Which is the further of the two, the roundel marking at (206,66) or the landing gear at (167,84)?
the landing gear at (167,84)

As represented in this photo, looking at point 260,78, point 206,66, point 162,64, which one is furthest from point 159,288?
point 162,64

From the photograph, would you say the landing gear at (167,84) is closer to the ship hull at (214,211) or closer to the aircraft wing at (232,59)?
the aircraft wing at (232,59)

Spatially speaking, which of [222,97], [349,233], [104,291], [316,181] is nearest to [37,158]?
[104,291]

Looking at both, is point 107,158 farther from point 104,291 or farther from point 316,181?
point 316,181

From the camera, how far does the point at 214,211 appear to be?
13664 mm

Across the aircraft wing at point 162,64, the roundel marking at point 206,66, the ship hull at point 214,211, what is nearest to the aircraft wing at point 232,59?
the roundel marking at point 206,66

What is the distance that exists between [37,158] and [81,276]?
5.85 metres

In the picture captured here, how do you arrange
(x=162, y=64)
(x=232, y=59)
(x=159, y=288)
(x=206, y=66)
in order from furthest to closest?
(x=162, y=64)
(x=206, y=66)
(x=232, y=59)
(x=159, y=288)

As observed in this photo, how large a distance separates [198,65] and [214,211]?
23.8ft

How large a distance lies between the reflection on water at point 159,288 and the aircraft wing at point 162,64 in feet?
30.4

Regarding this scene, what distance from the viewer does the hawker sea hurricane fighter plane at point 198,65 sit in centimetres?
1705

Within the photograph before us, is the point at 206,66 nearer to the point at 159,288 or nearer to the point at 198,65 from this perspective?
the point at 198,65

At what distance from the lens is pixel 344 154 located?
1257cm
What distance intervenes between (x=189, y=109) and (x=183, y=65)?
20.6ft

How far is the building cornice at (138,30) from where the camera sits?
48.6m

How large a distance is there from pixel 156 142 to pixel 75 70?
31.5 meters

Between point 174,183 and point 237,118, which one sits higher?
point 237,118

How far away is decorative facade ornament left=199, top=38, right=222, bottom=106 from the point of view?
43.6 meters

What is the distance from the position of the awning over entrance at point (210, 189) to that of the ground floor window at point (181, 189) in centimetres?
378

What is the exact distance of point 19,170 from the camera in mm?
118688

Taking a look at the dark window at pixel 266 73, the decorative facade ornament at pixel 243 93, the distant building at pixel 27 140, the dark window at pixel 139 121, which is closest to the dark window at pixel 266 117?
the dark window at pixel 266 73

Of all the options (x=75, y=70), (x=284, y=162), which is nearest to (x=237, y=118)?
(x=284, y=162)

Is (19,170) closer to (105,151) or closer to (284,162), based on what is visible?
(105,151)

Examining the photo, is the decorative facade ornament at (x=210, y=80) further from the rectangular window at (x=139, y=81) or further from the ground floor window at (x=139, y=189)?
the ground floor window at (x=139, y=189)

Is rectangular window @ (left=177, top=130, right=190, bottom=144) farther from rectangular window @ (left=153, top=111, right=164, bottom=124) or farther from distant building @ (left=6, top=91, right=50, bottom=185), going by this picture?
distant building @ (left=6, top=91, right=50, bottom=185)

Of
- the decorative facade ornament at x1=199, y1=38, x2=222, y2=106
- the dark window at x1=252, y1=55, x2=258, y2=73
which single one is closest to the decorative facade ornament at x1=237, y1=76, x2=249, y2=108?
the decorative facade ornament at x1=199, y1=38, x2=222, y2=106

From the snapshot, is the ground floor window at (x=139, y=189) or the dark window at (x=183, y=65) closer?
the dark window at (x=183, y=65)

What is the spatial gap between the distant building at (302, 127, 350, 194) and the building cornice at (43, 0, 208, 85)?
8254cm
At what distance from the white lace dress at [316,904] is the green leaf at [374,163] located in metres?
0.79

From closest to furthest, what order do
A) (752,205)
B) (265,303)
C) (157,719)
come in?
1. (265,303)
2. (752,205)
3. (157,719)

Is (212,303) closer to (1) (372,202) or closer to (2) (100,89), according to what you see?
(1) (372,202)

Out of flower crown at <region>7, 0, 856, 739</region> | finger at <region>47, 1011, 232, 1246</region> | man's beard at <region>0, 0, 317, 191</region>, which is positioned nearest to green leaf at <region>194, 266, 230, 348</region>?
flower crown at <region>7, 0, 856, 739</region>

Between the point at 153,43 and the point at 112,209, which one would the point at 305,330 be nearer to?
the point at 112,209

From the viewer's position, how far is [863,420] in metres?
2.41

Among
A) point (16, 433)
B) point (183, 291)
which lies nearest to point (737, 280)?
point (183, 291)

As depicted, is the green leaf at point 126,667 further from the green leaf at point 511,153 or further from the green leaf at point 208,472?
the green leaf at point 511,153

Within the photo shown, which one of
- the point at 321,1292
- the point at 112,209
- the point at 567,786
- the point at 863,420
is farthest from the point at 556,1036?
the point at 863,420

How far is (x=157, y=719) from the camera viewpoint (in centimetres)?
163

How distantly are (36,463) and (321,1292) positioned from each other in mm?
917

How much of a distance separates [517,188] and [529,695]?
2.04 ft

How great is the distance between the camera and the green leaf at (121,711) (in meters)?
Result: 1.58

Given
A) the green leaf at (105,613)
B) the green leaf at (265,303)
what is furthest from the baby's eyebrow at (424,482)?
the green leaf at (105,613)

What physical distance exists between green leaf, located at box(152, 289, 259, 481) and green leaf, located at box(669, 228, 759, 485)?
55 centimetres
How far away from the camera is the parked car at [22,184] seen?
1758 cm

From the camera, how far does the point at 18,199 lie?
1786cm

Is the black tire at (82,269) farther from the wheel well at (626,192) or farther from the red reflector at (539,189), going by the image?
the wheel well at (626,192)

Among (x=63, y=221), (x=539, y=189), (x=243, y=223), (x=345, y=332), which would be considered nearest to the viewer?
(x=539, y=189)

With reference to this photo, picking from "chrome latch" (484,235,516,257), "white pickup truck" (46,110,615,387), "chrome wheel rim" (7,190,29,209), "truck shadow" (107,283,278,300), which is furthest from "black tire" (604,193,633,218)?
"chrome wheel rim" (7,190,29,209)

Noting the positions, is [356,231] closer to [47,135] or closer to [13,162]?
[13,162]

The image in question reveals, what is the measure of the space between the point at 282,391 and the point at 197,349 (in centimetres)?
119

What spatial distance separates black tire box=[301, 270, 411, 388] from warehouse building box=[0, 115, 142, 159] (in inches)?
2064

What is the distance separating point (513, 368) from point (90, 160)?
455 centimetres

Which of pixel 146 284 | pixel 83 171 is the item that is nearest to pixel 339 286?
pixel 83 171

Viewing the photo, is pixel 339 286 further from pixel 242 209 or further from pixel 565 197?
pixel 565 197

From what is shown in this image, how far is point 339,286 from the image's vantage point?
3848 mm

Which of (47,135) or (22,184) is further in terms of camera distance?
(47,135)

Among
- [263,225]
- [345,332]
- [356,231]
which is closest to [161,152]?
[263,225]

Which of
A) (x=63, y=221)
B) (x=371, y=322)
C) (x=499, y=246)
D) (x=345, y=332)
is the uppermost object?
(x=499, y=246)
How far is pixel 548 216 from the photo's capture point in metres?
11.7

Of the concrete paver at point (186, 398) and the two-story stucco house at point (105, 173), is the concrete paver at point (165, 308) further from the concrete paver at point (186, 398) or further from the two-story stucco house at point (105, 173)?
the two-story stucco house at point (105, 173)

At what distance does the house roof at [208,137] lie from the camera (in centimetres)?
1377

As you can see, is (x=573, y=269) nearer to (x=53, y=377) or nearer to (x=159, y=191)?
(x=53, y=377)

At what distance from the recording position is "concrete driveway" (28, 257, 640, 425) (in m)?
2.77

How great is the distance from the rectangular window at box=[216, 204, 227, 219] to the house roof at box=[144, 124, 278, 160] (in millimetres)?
+++
◆ EXERCISE DESCRIPTION: Lay out every line of the entries above as a numbered list, omitting the blank lines.

◆ PROBLEM SOLUTION:
1. Which is the further of the two, the roundel marking at (206,66) or the landing gear at (167,84)?
2. the landing gear at (167,84)
3. As represented in this photo, looking at point 260,78, point 206,66, point 162,64, which one is furthest from point 159,288?
4. point 162,64
5. From the photograph, would you say the landing gear at (167,84) is closer to the ship hull at (214,211) or closer to the aircraft wing at (232,59)?
6. the aircraft wing at (232,59)
7. Spatially speaking, which of [222,97], [349,233], [104,291], [316,181] is nearest to [37,158]?
8. [104,291]
9. Looking at both, is point 107,158 farther from point 104,291 or farther from point 316,181?
10. point 316,181
11. From the camera, how far does the point at 214,211 appear to be?
12. 13664 mm
13. Across the aircraft wing at point 162,64, the roundel marking at point 206,66, the ship hull at point 214,211, what is nearest to the aircraft wing at point 232,59?
14. the roundel marking at point 206,66
15. What is the distance that exists between [37,158] and [81,276]?
16. 5.85 metres
17. In the picture captured here, how do you arrange
18. (x=162, y=64)
19. (x=232, y=59)
20. (x=159, y=288)
21. (x=206, y=66)
22. in order from furthest to closest?
23. (x=162, y=64)
24. (x=206, y=66)
25. (x=232, y=59)
26. (x=159, y=288)
27. As observed in this photo, how large a distance separates [198,65] and [214,211]?
28. 23.8ft
29. How large a distance lies between the reflection on water at point 159,288 and the aircraft wing at point 162,64 in feet?
30. 30.4
31. Regarding this scene, what distance from the viewer does the hawker sea hurricane fighter plane at point 198,65 sit in centimetres?
32. 1705
33. Within the photograph before us, is the point at 206,66 nearer to the point at 159,288 or nearer to the point at 198,65 from this perspective?
34. the point at 198,65
35. At what distance from the lens is pixel 344 154 located?
36. 1257cm
37. What distance intervenes between (x=189, y=109) and (x=183, y=65)?
38. 20.6ft
39. How far is the building cornice at (138,30) from where the camera sits?
40. 48.6m
41. How large a distance is there from pixel 156 142 to pixel 75 70?
42. 31.5 meters
43. Between point 174,183 and point 237,118, which one sits higher?
44. point 237,118
45. How far away is decorative facade ornament left=199, top=38, right=222, bottom=106 from the point of view?
46. 43.6 meters
47. What is the distance from the position of the awning over entrance at point (210, 189) to that of the ground floor window at point (181, 189) in centimetres?
48. 378
49. What is the exact distance of point 19,170 from the camera in mm?
50. 118688
51. Taking a look at the dark window at pixel 266 73, the decorative facade ornament at pixel 243 93, the distant building at pixel 27 140, the dark window at pixel 139 121, which is closest to the dark window at pixel 266 117?
52. the dark window at pixel 266 73
53. Of all the options (x=75, y=70), (x=284, y=162), which is nearest to (x=237, y=118)?
54. (x=284, y=162)
55. Is (19,170) closer to (105,151) or closer to (284,162), based on what is visible?
56. (105,151)
57. Examining the photo, is the decorative facade ornament at (x=210, y=80) further from the rectangular window at (x=139, y=81) or further from the ground floor window at (x=139, y=189)?
58. the ground floor window at (x=139, y=189)
59. Is rectangular window @ (left=177, top=130, right=190, bottom=144) farther from rectangular window @ (left=153, top=111, right=164, bottom=124) or farther from distant building @ (left=6, top=91, right=50, bottom=185), going by this picture?
60. distant building @ (left=6, top=91, right=50, bottom=185)
61. Of
62. - the decorative facade ornament at x1=199, y1=38, x2=222, y2=106
63. - the dark window at x1=252, y1=55, x2=258, y2=73
64. which single one is closest to the decorative facade ornament at x1=237, y1=76, x2=249, y2=108?
65. the decorative facade ornament at x1=199, y1=38, x2=222, y2=106
66. From the snapshot, is the ground floor window at (x=139, y=189) or the dark window at (x=183, y=65) closer?
67. the dark window at (x=183, y=65)
68. What is the spatial gap between the distant building at (302, 127, 350, 194) and the building cornice at (43, 0, 208, 85)?
69. 8254cm
70. At what distance from the white lace dress at [316,904] is the green leaf at [374,163] located in metres?
71. 0.79
72. From closest to furthest, what order do
73. A) (752,205)
74. B) (265,303)
75. C) (157,719)
76. come in?
77. 1. (265,303)
78. 2. (752,205)
79. 3. (157,719)
80. Is (212,303) closer to (1) (372,202) or closer to (2) (100,89), according to what you see?
81. (1) (372,202)
82. Out of flower crown at <region>7, 0, 856, 739</region> | finger at <region>47, 1011, 232, 1246</region> | man's beard at <region>0, 0, 317, 191</region>, which is positioned nearest to green leaf at <region>194, 266, 230, 348</region>?
83. flower crown at <region>7, 0, 856, 739</region>
84. Between the point at 153,43 and the point at 112,209, which one would the point at 305,330 be nearer to?
85. the point at 112,209
86. From the viewer's position, how far is [863,420] in metres?
87. 2.41
88. Among
89. A) point (16, 433)
90. B) point (183, 291)
91. which lies nearest to point (737, 280)?
92. point (183, 291)
93. As depicted, is the green leaf at point 126,667 further from the green leaf at point 511,153 or further from the green leaf at point 208,472?
94. the green leaf at point 511,153
95. Within the photo shown, which one of
96. - the point at 321,1292
97. - the point at 112,209
98. - the point at 567,786
99. - the point at 863,420
100. is farthest from the point at 556,1036?
101. the point at 863,420
102. How far is (x=157, y=719) from the camera viewpoint (in centimetres)?
103. 163
104. How distantly are (36,463) and (321,1292) positioned from each other in mm?
105. 917
106. How much of a distance separates [517,188] and [529,695]?
107. 2.04 ft
108. How great is the distance between the camera and the green leaf at (121,711) (in meters)?
109. Result: 1.58
110. Given
111. A) the green leaf at (105,613)
112. B) the green leaf at (265,303)
113. what is furthest from the baby's eyebrow at (424,482)?
114. the green leaf at (105,613)
115. What physical distance exists between green leaf, located at box(152, 289, 259, 481) and green leaf, located at box(669, 228, 759, 485)?
116. 55 centimetres
117. How far away from the camera is the parked car at [22,184] seen?
118. 1758 cm
119. From the camera, how far does the point at 18,199 lie?
120. 1786cm
121. Is the black tire at (82,269) farther from the wheel well at (626,192) or farther from the red reflector at (539,189), going by the image?
122. the wheel well at (626,192)
123. Among (x=63, y=221), (x=539, y=189), (x=243, y=223), (x=345, y=332), which would be considered nearest to the viewer?
124. (x=539, y=189)
125. With reference to this photo, picking from "chrome latch" (484,235,516,257), "white pickup truck" (46,110,615,387), "chrome wheel rim" (7,190,29,209), "truck shadow" (107,283,278,300), which is furthest from "black tire" (604,193,633,218)?
126. "chrome wheel rim" (7,190,29,209)
127. Noting the positions, is [356,231] closer to [47,135] or closer to [13,162]?
128. [13,162]
129. The image in question reveals, what is the measure of the space between the point at 282,391 and the point at 197,349 (in centimetres)?
130. 119
131. What spatial distance separates black tire box=[301, 270, 411, 388] from warehouse building box=[0, 115, 142, 159] (in inches)?
132. 2064
133. What is the distance separating point (513, 368) from point (90, 160)?
134. 455 centimetres
135. Which of pixel 146 284 | pixel 83 171 is the item that is nearest to pixel 339 286?
136. pixel 83 171
137. Viewing the photo, is pixel 339 286 further from pixel 242 209 or further from pixel 565 197?
138. pixel 565 197
139. From what is shown in this image, how far is point 339,286 from the image's vantage point?
140. 3848 mm
141. Which of (47,135) or (22,184) is further in terms of camera distance?
142. (47,135)
143. Among
144. - [263,225]
145. - [345,332]
146. - [356,231]
147. which is closest to [161,152]?
148. [263,225]
149. Which of
150. A) (x=63, y=221)
151. B) (x=371, y=322)
152. C) (x=499, y=246)
153. D) (x=345, y=332)
154. is the uppermost object?
155. (x=499, y=246)
156. How far is pixel 548 216 from the photo's capture point in metres?
157. 11.7
158. Of the concrete paver at point (186, 398) and the two-story stucco house at point (105, 173), is the concrete paver at point (165, 308) further from the concrete paver at point (186, 398) or further from the two-story stucco house at point (105, 173)?
159. the two-story stucco house at point (105, 173)
160. At what distance does the house roof at [208,137] lie from the camera (in centimetres)?
161. 1377
162. As you can see, is (x=573, y=269) nearer to (x=53, y=377) or nearer to (x=159, y=191)?
163. (x=53, y=377)
164. At what distance from the recording position is "concrete driveway" (28, 257, 640, 425) (in m)?
165. 2.77
166. How great is the distance from the rectangular window at box=[216, 204, 227, 219] to the house roof at box=[144, 124, 278, 160] (in millimetres)?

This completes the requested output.